→ **What to produce**:
The answer is the line with "International Court Cases" and every line after it to the end of the listing, retyped exactly. Pictures do not belong in it.

→ **Provided data**:
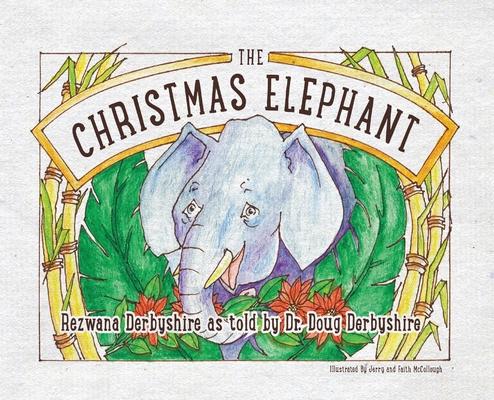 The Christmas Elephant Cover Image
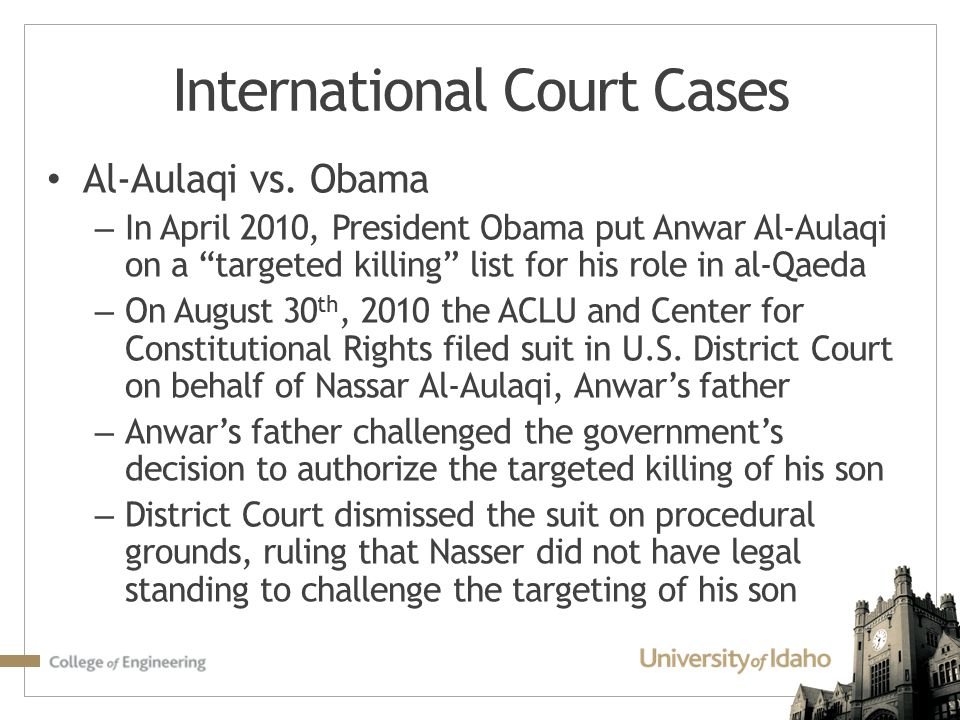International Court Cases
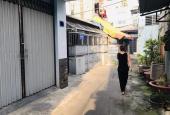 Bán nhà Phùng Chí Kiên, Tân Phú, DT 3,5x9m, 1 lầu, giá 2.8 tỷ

→ **Task solution**:
International Court Cases
 Bán nhà Phùng Chí Kiên, Tân Phú, DT 3,5x9m, 1 lầu, giá 2.8 tỷ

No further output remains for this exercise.